Last night I had a bit of luck. Since this is an on-going thread, I am posting it here as well as in the Night Calling section, which considers night vision equipment. I use my home-made night vision with good success. It's somewhat crude, definitely inexpensive, but flat out works.
Coyotes have been hitting my bait pile for the last few nights, so I stayed at the cabin last night in hopes they would return.
They did, or at least two of them did. The night before there were three at the site.
I got this large female around 3:40 AM this morning, shot with my Dtech 6x45 shooting 75 gr. Sierra HPs. I used a new home-made
night vision build and a T-20 3-mode IR Illuminator, 850nm.
I rode the 4-wheeler this time instead of walking the 300 or so yards to the cabin, and chancing scenting up the area.
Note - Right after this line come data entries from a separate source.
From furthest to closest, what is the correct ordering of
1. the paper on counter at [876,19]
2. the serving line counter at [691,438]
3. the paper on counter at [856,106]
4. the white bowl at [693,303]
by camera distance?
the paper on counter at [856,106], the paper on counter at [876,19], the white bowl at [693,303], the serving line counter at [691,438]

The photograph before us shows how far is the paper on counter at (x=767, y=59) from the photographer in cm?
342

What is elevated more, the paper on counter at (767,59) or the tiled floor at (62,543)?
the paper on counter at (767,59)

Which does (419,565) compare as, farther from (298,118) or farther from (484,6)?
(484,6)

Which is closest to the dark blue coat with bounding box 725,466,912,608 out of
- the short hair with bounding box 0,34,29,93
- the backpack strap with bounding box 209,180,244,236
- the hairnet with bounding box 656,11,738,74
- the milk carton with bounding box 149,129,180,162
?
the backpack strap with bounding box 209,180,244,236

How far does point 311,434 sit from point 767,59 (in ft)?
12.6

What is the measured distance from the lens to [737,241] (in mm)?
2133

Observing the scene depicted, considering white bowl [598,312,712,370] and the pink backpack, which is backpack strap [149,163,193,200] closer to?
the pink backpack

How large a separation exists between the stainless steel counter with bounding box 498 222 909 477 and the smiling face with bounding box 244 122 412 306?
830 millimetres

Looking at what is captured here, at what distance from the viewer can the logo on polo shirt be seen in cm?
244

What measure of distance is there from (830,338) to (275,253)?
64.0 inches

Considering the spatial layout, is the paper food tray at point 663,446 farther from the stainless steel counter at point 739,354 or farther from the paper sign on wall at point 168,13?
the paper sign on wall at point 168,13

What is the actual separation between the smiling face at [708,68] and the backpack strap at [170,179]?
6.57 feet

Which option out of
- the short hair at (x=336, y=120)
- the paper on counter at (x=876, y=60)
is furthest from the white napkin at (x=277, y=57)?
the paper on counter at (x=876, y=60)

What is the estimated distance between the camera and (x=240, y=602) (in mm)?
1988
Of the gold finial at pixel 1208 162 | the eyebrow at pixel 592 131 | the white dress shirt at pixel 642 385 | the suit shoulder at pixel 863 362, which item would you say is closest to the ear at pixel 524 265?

I'm glad I did now since the coyotes went down the path to where I would have walked up, and probably would have
smelled me. They were pretty nervous, moreso than the two nights before. Not sure if they smelled the heat from the
cabin, my scent or what.
This is how my newest home-made night vision build looks on the 6x45. I like it except there is a bright spot around the crosshair area.
I think the problem is the scope, maybe coated lenses or something. I really like the scope but it just shows a bright area and somewhat
whites out where I'm aiming, especially on bright IR setting. I may have to change scopes. I did try another scope in the back yard the
other day and it seemed to look better, but the verdict is still out as to whether it's the scope, camera, lens or what. Either way, it works
just fine. I just like good video and that's my main concern about the bright spot.